→ Extracted text
Register to get unlimited access to Citywire’s fund manager database. Registration is free and only takes a minute.

Everything advisers need to know about Mifid II

Mifid II will gold plate the original EU directive’s requirements, and financial advisers need to be clear which regulatory changes will affect firms the most, writes the Chartered Insurance Institute's director of policy and engagement.

Transaction costs

Mifid II will give advisers information about transaction costs, including broker commissions, stamp duty and ‘slippage costs’. Slippage costs are those customers incur as a result of the time that lapses between placing an order and fulfilling it.

During this time, all other things being equal, the price of the asset is likely to increase slightly when assets are being bought, and decrease slightly when assets are being sold. For funds that trade frequently, this cost drag is likely to be greater than funds that trade less frequently.

This information will be given to customers at the point of sale, and annually after the point of sale as a single figure. Under the Mifid II rules, asset managers will have to give customers a more detailed breakdown of transaction costs if they request one.

Some transaction costs, such as stamp duty and broker commissions are relatively easy to calculate, but others, such as slippage costs, have never been calculated before and require firms to compile historic data going back years.

The annual disclosure of charges in particular will be difficult to disclose because customers will have incurred different charges depending on when they went into and came out of a fund. Fund managers will have to calculate changes in transaction costs (perhaps on a daily basis) and then apply that to customers’ data to produce a personalised statement.

→ Records of scene-based questions
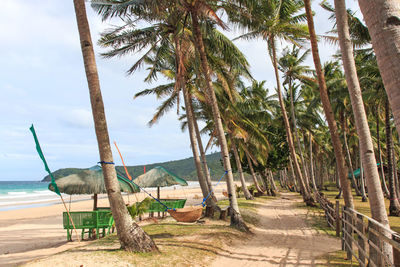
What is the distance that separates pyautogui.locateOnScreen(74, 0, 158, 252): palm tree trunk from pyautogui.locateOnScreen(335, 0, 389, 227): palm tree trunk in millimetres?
4163

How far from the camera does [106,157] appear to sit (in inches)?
206

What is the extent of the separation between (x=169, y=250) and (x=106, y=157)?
231 centimetres

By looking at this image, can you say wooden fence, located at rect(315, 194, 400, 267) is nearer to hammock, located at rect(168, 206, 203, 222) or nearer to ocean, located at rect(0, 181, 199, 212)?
hammock, located at rect(168, 206, 203, 222)

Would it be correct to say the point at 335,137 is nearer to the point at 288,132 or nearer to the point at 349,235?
the point at 349,235

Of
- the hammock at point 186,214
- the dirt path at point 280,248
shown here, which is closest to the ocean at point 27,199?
the hammock at point 186,214

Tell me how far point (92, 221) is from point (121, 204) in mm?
4282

→ Set problem
According to the Mifid II text, what are slippage costs?

→ Correct response
Slippage costs are those customers incur as a result of the time that lapses between placing an order and fulfilling it.